#### [Spatial reasoning dataset excerpts]
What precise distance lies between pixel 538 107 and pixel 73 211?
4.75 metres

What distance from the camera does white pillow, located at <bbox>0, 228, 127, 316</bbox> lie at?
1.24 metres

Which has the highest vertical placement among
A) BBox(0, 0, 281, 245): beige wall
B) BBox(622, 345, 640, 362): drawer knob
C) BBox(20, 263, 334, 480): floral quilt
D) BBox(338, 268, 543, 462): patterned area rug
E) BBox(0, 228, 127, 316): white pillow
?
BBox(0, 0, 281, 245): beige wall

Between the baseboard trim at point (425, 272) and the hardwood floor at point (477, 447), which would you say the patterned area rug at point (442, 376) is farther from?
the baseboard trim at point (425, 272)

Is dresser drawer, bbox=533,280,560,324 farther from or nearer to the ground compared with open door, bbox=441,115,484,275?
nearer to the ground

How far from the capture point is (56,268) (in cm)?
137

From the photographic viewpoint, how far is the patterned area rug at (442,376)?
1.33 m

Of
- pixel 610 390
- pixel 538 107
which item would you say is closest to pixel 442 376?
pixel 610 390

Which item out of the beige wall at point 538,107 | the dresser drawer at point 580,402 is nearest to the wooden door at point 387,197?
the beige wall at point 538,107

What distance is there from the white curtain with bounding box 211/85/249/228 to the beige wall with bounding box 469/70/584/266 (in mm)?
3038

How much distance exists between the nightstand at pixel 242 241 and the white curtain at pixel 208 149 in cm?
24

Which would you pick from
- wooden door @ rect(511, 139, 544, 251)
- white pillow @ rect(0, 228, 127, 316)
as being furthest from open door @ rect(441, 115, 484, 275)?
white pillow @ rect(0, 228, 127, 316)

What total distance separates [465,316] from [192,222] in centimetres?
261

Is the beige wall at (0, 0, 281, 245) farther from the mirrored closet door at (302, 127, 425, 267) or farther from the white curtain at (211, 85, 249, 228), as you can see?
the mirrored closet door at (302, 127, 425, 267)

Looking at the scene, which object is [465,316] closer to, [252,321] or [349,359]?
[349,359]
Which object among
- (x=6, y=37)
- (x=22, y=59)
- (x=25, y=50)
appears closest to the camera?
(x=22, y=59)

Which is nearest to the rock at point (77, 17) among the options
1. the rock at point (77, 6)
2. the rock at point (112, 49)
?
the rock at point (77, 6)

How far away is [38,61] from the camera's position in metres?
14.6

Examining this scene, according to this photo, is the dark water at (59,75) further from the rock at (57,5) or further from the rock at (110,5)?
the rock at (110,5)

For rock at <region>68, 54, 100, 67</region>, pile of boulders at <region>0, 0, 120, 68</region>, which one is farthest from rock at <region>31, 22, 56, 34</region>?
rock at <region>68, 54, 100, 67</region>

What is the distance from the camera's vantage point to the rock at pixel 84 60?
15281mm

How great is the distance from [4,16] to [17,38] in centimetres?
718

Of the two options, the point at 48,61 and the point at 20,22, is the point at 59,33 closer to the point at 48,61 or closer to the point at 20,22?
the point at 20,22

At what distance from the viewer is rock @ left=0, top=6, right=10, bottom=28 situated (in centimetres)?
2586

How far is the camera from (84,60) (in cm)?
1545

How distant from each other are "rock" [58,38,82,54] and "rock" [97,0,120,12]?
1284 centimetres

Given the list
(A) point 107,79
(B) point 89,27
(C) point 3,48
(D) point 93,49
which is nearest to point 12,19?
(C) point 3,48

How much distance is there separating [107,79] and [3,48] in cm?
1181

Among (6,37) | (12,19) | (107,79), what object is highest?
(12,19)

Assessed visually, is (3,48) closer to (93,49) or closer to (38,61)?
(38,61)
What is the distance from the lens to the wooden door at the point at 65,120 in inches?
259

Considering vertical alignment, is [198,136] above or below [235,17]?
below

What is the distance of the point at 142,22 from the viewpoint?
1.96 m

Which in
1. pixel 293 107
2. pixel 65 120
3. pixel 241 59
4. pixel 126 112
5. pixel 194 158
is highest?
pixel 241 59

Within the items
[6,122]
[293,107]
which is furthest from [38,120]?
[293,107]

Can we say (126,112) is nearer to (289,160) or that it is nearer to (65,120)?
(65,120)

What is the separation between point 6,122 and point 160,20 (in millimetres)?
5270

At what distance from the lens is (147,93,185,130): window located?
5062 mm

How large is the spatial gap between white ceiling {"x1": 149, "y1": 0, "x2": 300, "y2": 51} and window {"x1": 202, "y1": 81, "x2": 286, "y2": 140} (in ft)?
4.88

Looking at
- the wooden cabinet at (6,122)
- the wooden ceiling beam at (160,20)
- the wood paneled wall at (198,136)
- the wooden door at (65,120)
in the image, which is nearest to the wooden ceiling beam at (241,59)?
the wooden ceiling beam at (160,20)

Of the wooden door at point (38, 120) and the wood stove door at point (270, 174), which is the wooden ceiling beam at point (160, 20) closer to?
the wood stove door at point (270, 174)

#### [Goal]
Rewrite all of the data above so that every "patterned area rug" becomes "striped rug", and leave everything else unchanged.

#### [Answer for the task]
What precise distance lies between pixel 538 107 and pixel 73 211?
4.75 metres

What distance from the camera does white pillow, located at <bbox>0, 228, 127, 316</bbox> lie at?
1.24 metres

Which has the highest vertical placement among
A) BBox(0, 0, 281, 245): beige wall
B) BBox(622, 345, 640, 362): drawer knob
C) BBox(20, 263, 334, 480): floral quilt
D) BBox(338, 268, 543, 462): striped rug
E) BBox(0, 228, 127, 316): white pillow
?
BBox(0, 0, 281, 245): beige wall

Between the baseboard trim at point (425, 272) and the hardwood floor at point (477, 447), which would you say the striped rug at point (442, 376) is farther from?
the baseboard trim at point (425, 272)

Is dresser drawer, bbox=533,280,560,324 farther from or nearer to the ground compared with open door, bbox=441,115,484,275?
nearer to the ground

How far from the capture point is (56,268) (in cm)?
137

From the photographic viewpoint, how far is the striped rug at (442,376)?
1.33 m

Of
- pixel 610 390
- pixel 538 107
which item would you say is closest to pixel 442 376?
pixel 610 390

Which item out of the beige wall at point 538,107 | the dresser drawer at point 580,402 is nearest to the wooden door at point 387,197?
the beige wall at point 538,107

What distance is there from the white curtain with bounding box 211/85/249/228 to the beige wall with bounding box 469/70/584/266 (in mm)?
3038

How much distance exists between the nightstand at pixel 242 241 and the white curtain at pixel 208 149 in cm?
24

Which would you pick from
- wooden door @ rect(511, 139, 544, 251)
- white pillow @ rect(0, 228, 127, 316)
as being furthest from open door @ rect(441, 115, 484, 275)?
white pillow @ rect(0, 228, 127, 316)

What total distance separates [465,316] from [192,222] in centimetres?
261

Is the beige wall at (0, 0, 281, 245) farther from the mirrored closet door at (302, 127, 425, 267) or farther from the white curtain at (211, 85, 249, 228), as you can see?
the mirrored closet door at (302, 127, 425, 267)

Looking at the scene, which object is [465,316] closer to, [252,321] or [349,359]?
[349,359]
Which object among
- (x=6, y=37)
- (x=22, y=59)
- (x=25, y=50)
appears closest to the camera?
(x=22, y=59)

Which is nearest to the rock at point (77, 17) among the options
1. the rock at point (77, 6)
2. the rock at point (112, 49)
?
the rock at point (77, 6)

How far away is [38,61] from the camera's position in metres?
14.6

Examining this scene, according to this photo, is the dark water at (59,75) further from the rock at (57,5) or further from the rock at (110,5)?
the rock at (110,5)

For rock at <region>68, 54, 100, 67</region>, pile of boulders at <region>0, 0, 120, 68</region>, which one is farthest from rock at <region>31, 22, 56, 34</region>?
rock at <region>68, 54, 100, 67</region>

What is the distance from the camera's vantage point to the rock at pixel 84 60?
15281mm

How great is the distance from [4,16] to [17,38] in centimetres?
718

Of the two options, the point at 48,61 and the point at 20,22, is the point at 59,33 closer to the point at 48,61 or closer to the point at 20,22?
the point at 20,22

At what distance from the viewer is rock @ left=0, top=6, right=10, bottom=28 situated (in centimetres)?
2586

How far is the camera from (84,60) (in cm)?
1545

How distant from each other are "rock" [58,38,82,54] and "rock" [97,0,120,12]?
1284 centimetres

Given the list
(A) point 107,79
(B) point 89,27
(C) point 3,48
(D) point 93,49
which is nearest to point 12,19?
(C) point 3,48

How much distance is there separating [107,79] and [3,48] in cm?
1181

Among (6,37) | (12,19) | (107,79), what object is highest?
(12,19)

Assessed visually, is (3,48) closer to (93,49) or closer to (38,61)?
(38,61)
What is the distance from the lens to the wooden door at the point at 65,120 in inches?
259

Considering vertical alignment, is [198,136] above or below [235,17]?
below

What is the distance of the point at 142,22 from the viewpoint?
1.96 m

Which in
1. pixel 293 107
2. pixel 65 120
3. pixel 241 59
4. pixel 126 112
5. pixel 194 158
is highest?
pixel 241 59

Within the items
[6,122]
[293,107]
which is furthest from [38,120]?
[293,107]

Can we say (126,112) is nearer to (289,160) or that it is nearer to (65,120)?
(65,120)

What is the separation between point 6,122 and point 160,20 (in millimetres)?
5270

At what distance from the lens is (147,93,185,130): window located?
5062 mm

How large is the spatial gap between white ceiling {"x1": 149, "y1": 0, "x2": 300, "y2": 51} and window {"x1": 202, "y1": 81, "x2": 286, "y2": 140} (in ft)?
4.88

Looking at
- the wooden cabinet at (6,122)
- the wooden ceiling beam at (160,20)
- the wood paneled wall at (198,136)
- the wooden door at (65,120)
in the image, which is nearest to the wooden ceiling beam at (241,59)?
the wooden ceiling beam at (160,20)

Of the wooden door at point (38, 120) and the wood stove door at point (270, 174), which is the wooden ceiling beam at point (160, 20) closer to?
the wood stove door at point (270, 174)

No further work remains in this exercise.